begin DOCUMENT SECTION

Kids grow up so fast. Some of them had notable spurts during the 13 months Serena Williams was out on pregnancy and maternity leave. Among them is Naomi Osaka, who has never known a tennis landscape without the towering figure of the 23-time Grand Slam champion.

 

Mere hours after celebrating her first WTA title in Indian Wells, the 20-year-old Osaka was in a car en route to the airport when her coach, Sascha Bajin, told her she'd drawn Williams in the first round of the Miami Open. He expected a little shock and awe. Instead, she yelped with glee and called her mother.

 

"It's weird if you grow up watching someone and wanting to be exactly like them and then you have the chance to play them," Osaka said in her deliberate yet delightfully spontaneous cadence after the match. "It's sort of this respect thing, but you also want to win really bad. I don't really know how to describe it. I just wanted her to, in the end, like after the match, just know who I am and stuff."

 

Osaka, the daughter of Haitian and Japanese parents who represents Japan and resides in Florida, probably won't have to show her ID to Williams the next time they face off. She displayed memorable poise in a situation that shaped up to be somewhat daunting, on and off paper, taking 77 minutes to defeat Williams 6-3, 6-2.

 

Osaka said she had never been so nervous about playing "a specific person," but that angst didn't show. On the court afterward, Osaka said she had simply wanted to impress Williams.

 

The senior player told her opponent "good job" at the net, but any other thoughts from Williams on her young opponent remained unexpressed. Williams packed quickly after swatting a forehand long on match point, the last of her 28 unforced errors and a moment she punctuated with a chagrined smile. She strode out of the stadium and directly into a waiting car, skipping the WTA-mandated news conference.

 

She might be interested to hear that Osaka said she tried to avert her gaze from the other side of the court "because I might freak myself out a little bit" or tickled at the thought that Osaka wanted to make her yell "Come on!" just to be certain she was testing her.

 

Williams might take some satisfaction in the knowledge that when Osaka served up a couple of aces to close out her only tough game of the second set, she was thinking, "What would Serena do?"

end DOCUMENT SECTION
begin DATA PROVIDED

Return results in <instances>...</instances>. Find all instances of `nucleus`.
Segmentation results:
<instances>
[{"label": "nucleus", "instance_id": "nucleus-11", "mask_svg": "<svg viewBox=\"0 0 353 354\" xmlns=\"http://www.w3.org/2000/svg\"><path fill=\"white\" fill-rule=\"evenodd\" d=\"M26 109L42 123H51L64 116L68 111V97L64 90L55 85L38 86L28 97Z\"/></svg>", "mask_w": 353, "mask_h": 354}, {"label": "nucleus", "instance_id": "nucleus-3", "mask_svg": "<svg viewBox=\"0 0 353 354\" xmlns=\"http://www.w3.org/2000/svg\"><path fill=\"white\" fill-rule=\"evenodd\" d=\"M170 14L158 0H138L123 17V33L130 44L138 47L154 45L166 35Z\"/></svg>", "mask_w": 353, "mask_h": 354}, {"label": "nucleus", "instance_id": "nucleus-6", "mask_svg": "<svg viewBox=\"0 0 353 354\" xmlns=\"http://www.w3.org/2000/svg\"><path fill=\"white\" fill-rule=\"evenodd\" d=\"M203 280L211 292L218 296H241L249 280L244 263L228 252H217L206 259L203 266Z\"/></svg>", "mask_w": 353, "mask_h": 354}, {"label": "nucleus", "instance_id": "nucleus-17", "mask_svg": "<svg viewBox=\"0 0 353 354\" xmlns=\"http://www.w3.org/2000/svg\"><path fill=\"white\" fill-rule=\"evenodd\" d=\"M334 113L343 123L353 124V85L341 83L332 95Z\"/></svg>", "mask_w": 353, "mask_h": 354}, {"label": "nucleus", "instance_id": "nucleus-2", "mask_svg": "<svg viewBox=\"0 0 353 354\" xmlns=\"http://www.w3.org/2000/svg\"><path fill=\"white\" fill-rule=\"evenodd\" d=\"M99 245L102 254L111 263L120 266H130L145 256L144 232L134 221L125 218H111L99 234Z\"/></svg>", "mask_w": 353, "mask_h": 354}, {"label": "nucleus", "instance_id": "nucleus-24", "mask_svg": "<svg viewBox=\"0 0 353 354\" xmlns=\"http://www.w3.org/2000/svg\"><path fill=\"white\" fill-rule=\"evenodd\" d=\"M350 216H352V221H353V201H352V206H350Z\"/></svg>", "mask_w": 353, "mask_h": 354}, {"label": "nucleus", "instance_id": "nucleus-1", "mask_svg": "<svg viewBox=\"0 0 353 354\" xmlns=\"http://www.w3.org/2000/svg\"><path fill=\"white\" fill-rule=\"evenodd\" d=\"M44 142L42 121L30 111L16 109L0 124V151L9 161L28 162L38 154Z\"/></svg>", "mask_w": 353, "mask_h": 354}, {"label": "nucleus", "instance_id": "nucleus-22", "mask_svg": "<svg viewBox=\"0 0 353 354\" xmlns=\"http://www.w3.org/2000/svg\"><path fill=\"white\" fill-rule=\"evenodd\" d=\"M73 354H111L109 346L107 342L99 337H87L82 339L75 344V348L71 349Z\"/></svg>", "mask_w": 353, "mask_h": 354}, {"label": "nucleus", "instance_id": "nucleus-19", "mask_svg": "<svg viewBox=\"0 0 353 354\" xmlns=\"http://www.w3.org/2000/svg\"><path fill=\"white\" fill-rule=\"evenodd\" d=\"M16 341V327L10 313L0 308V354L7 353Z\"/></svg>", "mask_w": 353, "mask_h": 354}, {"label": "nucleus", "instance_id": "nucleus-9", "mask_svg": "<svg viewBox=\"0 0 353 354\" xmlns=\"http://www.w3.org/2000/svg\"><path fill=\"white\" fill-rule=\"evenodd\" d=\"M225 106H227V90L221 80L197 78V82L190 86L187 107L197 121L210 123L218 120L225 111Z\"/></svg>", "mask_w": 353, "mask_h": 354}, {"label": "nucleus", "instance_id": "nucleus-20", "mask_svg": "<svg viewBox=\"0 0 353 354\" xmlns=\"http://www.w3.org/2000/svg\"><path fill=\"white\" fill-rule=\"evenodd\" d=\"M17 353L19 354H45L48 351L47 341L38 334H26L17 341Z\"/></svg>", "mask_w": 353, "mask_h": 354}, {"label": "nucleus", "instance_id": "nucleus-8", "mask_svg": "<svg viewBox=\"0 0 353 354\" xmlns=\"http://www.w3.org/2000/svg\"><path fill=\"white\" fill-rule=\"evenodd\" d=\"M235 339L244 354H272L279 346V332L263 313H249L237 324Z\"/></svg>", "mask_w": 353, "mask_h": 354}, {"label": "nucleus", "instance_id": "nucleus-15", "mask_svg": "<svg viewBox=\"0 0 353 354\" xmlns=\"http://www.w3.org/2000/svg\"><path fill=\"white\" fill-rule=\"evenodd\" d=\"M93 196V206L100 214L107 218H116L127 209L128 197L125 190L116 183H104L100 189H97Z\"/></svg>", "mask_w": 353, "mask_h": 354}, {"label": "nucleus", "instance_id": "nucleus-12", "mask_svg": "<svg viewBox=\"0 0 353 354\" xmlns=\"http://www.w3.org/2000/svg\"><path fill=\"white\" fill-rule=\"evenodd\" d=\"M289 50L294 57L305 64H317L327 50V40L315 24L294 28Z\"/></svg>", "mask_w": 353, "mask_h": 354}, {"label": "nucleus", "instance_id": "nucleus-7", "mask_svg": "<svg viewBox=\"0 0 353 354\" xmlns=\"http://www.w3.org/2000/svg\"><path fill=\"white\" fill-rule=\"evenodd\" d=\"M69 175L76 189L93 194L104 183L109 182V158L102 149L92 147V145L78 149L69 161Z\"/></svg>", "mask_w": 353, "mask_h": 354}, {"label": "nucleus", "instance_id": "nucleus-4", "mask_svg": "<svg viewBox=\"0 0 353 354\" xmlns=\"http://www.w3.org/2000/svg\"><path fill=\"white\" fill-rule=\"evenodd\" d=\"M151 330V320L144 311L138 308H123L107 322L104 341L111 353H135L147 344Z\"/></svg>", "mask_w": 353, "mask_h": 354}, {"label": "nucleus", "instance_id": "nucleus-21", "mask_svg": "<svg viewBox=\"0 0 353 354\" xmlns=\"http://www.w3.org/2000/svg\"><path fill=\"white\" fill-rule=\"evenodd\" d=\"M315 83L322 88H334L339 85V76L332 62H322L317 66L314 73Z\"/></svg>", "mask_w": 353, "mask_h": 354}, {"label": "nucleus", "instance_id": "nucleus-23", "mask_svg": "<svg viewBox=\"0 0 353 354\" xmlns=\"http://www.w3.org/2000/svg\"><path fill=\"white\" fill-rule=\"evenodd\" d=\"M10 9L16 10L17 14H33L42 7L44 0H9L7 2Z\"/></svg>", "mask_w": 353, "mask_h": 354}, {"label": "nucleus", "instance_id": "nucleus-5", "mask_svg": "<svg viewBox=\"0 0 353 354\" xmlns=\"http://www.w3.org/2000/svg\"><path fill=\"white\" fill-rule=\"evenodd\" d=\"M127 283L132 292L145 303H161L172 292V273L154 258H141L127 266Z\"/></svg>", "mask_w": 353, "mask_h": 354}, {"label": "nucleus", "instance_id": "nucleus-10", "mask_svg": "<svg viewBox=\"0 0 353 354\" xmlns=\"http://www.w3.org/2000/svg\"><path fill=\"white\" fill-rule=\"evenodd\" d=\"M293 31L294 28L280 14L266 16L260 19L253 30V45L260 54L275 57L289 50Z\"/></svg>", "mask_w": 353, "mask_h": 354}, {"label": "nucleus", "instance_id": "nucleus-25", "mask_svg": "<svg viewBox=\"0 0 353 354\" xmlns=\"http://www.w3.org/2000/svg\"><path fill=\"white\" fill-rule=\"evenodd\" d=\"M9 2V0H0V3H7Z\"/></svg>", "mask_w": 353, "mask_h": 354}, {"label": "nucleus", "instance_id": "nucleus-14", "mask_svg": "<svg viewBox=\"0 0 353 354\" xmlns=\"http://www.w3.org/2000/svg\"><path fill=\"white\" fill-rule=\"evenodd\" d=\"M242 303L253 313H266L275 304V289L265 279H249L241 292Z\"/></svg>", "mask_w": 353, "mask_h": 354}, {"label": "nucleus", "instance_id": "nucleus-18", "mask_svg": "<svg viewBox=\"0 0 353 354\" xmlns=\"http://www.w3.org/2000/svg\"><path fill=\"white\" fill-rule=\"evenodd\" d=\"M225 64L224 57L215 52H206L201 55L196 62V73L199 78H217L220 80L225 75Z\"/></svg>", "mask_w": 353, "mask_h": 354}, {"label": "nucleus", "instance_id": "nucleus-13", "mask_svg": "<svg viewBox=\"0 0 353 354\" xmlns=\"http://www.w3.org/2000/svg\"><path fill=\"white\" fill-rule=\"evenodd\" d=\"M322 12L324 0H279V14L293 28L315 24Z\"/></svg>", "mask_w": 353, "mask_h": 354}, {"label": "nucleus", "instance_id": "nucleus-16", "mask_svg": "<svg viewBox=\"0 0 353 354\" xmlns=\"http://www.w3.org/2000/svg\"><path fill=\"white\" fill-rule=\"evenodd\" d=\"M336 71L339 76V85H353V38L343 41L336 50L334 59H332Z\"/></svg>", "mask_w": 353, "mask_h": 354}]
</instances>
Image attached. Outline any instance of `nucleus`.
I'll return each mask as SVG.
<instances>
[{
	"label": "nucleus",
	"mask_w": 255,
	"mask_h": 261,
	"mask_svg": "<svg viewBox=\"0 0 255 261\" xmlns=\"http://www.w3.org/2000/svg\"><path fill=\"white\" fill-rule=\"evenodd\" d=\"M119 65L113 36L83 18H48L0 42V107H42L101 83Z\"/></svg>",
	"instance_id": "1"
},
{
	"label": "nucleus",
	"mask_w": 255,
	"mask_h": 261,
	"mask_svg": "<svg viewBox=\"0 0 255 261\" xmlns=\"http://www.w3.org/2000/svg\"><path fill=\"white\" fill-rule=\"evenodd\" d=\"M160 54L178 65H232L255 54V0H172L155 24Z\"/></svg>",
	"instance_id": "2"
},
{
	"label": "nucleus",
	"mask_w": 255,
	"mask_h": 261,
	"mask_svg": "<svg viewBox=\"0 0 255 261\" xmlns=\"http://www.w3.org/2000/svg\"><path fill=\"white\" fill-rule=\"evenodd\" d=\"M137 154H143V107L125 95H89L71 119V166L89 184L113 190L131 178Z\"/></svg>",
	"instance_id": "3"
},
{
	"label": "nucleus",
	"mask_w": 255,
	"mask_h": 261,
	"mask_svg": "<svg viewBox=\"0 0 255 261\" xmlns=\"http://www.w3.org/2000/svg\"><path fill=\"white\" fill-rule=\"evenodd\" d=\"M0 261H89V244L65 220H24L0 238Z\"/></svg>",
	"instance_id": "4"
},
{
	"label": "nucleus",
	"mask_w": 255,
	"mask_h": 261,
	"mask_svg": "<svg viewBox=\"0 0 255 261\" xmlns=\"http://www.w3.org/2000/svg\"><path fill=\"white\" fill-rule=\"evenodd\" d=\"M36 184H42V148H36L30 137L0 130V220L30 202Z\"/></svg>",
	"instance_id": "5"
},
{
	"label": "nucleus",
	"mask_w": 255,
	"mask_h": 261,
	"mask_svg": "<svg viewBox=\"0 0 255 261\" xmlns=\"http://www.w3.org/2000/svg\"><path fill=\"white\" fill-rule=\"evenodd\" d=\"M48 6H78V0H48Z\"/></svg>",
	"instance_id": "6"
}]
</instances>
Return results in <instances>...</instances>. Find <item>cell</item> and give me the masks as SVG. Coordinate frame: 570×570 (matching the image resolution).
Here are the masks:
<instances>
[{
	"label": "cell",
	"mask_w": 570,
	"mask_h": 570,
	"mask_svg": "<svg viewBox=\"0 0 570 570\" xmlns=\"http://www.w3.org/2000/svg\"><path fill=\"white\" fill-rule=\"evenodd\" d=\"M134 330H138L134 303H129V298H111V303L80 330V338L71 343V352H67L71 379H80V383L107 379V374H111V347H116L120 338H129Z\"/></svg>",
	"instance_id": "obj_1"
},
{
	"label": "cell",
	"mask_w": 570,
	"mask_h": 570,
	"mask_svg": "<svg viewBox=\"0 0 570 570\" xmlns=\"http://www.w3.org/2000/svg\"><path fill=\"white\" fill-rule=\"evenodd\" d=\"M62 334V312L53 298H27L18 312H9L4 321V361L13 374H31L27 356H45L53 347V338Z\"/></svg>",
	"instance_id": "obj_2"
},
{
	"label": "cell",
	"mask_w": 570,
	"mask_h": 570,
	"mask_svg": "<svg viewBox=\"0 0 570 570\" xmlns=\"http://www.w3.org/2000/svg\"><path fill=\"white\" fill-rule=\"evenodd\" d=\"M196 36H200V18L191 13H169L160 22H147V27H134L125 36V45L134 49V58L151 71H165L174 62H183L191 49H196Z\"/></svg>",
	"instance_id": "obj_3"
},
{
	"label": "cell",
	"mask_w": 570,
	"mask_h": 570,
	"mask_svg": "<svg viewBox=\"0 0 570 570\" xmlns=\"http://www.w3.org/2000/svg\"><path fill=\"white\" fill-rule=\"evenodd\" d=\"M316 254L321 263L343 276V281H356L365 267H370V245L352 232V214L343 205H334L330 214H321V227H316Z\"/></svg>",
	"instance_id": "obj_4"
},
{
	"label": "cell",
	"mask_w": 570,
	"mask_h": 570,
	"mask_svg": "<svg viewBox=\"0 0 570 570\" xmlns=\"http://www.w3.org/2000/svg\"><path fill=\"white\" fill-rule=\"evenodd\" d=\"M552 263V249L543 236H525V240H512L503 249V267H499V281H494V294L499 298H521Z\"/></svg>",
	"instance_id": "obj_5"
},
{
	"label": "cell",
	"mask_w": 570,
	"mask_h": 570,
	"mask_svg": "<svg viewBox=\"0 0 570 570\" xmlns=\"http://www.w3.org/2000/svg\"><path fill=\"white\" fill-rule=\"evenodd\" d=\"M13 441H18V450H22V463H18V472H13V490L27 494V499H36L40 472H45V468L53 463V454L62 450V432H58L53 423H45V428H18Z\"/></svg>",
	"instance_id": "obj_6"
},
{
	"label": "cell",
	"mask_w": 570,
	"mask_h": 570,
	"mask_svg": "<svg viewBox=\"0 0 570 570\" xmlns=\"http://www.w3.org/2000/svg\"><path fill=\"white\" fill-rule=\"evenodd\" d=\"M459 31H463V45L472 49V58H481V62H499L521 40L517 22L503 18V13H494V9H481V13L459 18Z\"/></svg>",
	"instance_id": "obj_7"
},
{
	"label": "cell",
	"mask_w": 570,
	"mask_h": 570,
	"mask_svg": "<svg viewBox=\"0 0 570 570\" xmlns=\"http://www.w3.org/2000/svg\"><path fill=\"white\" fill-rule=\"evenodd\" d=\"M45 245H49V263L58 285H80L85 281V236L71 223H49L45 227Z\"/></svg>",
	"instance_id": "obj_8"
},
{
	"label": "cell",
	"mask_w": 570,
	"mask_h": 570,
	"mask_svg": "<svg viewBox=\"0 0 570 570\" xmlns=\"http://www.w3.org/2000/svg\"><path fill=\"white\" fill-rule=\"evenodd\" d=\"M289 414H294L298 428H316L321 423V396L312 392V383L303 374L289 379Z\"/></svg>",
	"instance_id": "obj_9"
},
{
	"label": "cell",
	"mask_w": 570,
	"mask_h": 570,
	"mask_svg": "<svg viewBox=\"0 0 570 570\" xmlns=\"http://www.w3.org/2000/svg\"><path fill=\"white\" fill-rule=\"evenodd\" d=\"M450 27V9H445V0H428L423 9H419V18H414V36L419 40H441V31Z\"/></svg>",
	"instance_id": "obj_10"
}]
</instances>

end DATA PROVIDED

*STATED PROBLEM 1*.
Answer these questions from the article about Naomi Osaka.
(a) What is the name of Osaka's coach?
(b) How many minutes did Osaka take to defeat Williams?
(c) How many unforced errors did Williams make in the match?
*STATED PROBLEM 2*. Quote the stretch of the article about Naomi Osaka from "Osaka, the daughter" through "to impress Williams.".

*COMPLETE ANSWER 1*.
(a) Sascha Bajin
(b) 77 minutes
(c) 28

*COMPLETE ANSWER 2*.
Osaka, the daughter of Haitian and Japanese parents who represents Japan and resides in Florida, probably won't have to show her ID to Williams the next time they face off. She displayed memorable poise in a situation that shaped up to be somewhat daunting, on and off paper, taking 77 minutes to defeat Williams 6-3, 6-2.

 

Osaka said she had never been so nervous about playing "a specific person," but that angst didn't show. On the court afterward, Osaka said she had simply wanted to impress Williams.